§ **ASSIGNMENT**:
List each line of the items that contains the word "vertical".

§ **WORKING DATA**:
########################################
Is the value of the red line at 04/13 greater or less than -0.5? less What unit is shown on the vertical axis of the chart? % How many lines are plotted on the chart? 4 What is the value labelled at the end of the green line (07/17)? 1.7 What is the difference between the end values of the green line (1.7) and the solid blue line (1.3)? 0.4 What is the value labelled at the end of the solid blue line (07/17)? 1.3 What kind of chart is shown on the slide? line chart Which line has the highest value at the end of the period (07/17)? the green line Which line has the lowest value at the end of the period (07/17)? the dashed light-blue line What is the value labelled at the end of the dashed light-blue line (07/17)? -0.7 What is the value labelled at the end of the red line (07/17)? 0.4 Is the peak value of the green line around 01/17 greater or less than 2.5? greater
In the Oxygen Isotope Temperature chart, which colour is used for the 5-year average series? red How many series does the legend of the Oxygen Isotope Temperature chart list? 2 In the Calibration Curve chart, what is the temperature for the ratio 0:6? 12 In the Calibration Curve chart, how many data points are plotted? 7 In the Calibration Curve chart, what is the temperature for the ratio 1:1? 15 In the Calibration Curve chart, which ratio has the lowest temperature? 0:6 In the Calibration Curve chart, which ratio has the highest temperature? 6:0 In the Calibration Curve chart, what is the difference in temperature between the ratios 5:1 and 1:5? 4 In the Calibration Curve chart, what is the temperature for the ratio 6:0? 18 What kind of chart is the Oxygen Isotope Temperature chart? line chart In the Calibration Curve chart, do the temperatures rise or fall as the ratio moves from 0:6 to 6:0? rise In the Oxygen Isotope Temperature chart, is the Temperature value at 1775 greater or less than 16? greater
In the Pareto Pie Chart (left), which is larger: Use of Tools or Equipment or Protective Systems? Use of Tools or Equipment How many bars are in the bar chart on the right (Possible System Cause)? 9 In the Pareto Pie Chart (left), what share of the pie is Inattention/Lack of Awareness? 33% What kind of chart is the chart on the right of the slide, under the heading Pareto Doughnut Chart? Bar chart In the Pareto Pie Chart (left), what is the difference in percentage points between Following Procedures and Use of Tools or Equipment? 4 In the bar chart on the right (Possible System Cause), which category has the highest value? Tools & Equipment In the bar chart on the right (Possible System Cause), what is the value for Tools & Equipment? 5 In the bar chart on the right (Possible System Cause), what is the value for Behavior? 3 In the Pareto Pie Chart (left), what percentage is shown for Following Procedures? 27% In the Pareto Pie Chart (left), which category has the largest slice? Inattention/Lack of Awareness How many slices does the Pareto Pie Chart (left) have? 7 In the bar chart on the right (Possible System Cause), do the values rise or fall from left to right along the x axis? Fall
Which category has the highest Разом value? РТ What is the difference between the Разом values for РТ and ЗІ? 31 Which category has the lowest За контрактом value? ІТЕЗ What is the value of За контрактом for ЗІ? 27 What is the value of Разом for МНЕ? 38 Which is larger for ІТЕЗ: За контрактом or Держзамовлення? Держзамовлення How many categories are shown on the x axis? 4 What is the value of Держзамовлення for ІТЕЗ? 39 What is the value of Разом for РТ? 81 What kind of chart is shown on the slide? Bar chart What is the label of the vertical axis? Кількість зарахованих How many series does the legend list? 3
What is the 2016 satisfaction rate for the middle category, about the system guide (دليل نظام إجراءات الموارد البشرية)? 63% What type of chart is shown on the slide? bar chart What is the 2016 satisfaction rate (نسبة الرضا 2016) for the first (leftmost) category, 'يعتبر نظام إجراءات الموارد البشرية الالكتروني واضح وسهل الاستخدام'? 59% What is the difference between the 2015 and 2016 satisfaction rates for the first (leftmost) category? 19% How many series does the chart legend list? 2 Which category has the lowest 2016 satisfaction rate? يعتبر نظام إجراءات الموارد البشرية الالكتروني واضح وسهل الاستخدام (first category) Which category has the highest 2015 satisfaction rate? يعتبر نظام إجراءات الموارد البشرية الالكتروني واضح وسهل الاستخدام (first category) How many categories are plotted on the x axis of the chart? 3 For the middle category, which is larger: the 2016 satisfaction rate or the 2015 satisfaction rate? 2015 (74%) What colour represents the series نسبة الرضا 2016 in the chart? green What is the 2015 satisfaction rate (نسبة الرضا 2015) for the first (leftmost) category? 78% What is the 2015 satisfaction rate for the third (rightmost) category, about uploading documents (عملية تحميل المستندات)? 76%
########################################
§ **TASK OUTPUT**:
Is the value of the red line at 04/13 greater or less than -0.5? less What unit is shown on the vertical axis of the chart? % How many lines are plotted on the chart? 4 What is the value labelled at the end of the green line (07/17)? 1.7 What is the difference between the end values of the green line (1.7) and the solid blue line (1.3)? 0.4 What is the value labelled at the end of the solid blue line (07/17)? 1.3 What kind of chart is shown on the slide? line chart Which line has the highest value at the end of the period (07/17)? the green line Which line has the lowest value at the end of the period (07/17)? the dashed light-blue line What is the value labelled at the end of the dashed light-blue line (07/17)? -0.7 What is the value labelled at the end of the red line (07/17)? 0.4 Is the peak value of the green line around 01/17 greater or less than 2.5? greater
Which category has the highest Разом value? РТ What is the difference between the Разом values for РТ and ЗІ? 31 Which category has the lowest За контрактом value? ІТЕЗ What is the value of За контрактом for ЗІ? 27 What is the value of Разом for МНЕ? 38 Which is larger for ІТЕЗ: За контрактом or Держзамовлення? Держзамовлення How many categories are shown on the x axis? 4 What is the value of Держзамовлення for ІТЕЗ? 39 What is the value of Разом for РТ? 81 What kind of chart is shown on the slide? Bar chart What is the label of the vertical axis? Кількість зарахованих How many series does the legend list? 3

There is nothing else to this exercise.